Mathematics is a curious place. To the uninitiated it appears often as a forbidding place. And yet all around us mathematics ticks and clicks - in the computer in front of you, in the algorithms which secure your data transfer in the internet, at the roulette table, well, even the road network in your town is plain, but not pure, mathematics. The present book tries to open up the readers perception so that she will be able to see how close mathematics really is to our daily lives, and how relevant it thus is. The stories told are written in a colloquial style and take the lid of this arcane world without burdening the reader with formulae. All that is needed to follow the account is a willingness not to shy away from straight thinking.
The book broadly covers five areas of mathematics: It starts off with an account of prime numbers.
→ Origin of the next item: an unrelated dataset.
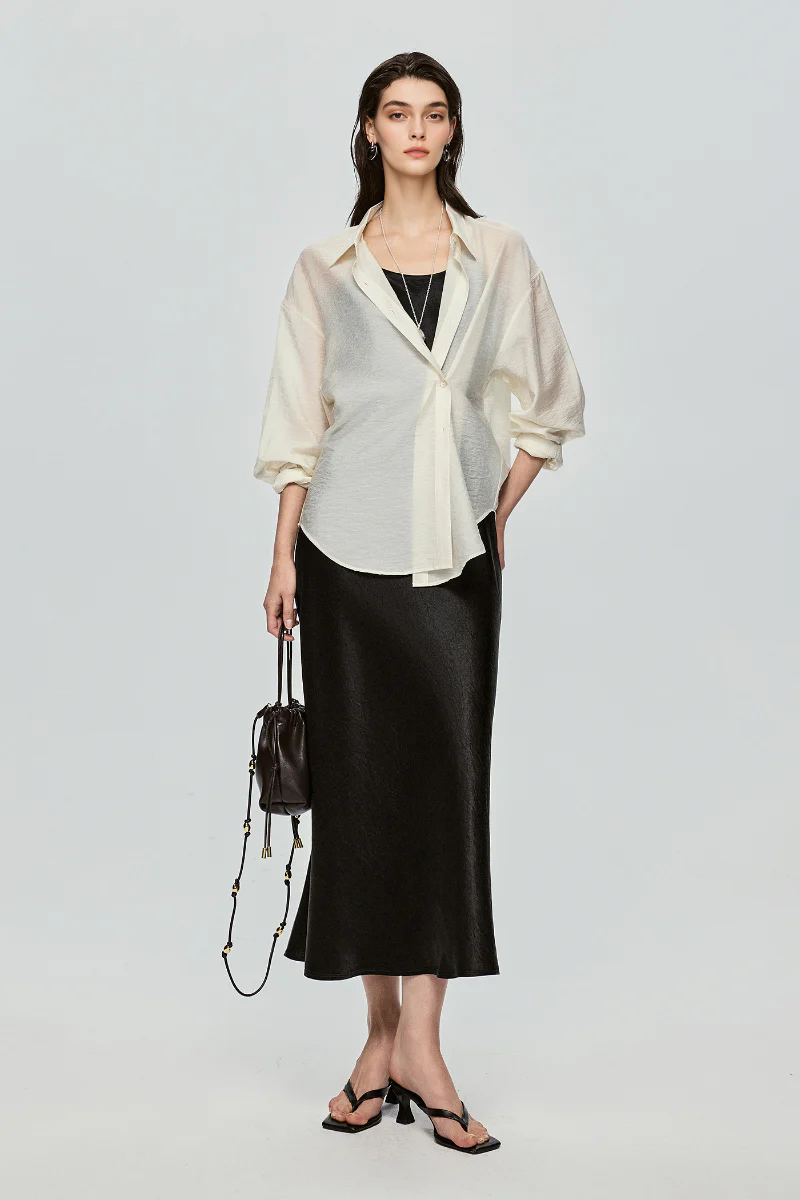 Black Bias Cut Satin Slip Midi Dress - HBQMJX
Next comes an introduction to the quest for form: Shapes are among the most difficult mathematical objects, just as shapes are among the most intriguing objects we meet with on a daily basis. From there the author takes the reader to the field of chance and the mathematics of luck, before diving into the question of what makes the internet a safe place. The final chapter looks into the future by asking what techniques are on offer to predict what comes next.
The book is written in such a way that it should be accessible both for the young and the old. All that is required is an ability to handle plain numbers and think straight. Who knows what young person might not be mystified by the account to then go on to discover the real mathematics. To the general newspaper-reader the book might help elucidate a few facts that seem to somehow belong to our world of common sense but still remain somewhat elusive. If, however, you are a mathematician then all you really want to do with this book is to give it to some non-mathematician to convert her to your ways of thinking. Happy trying!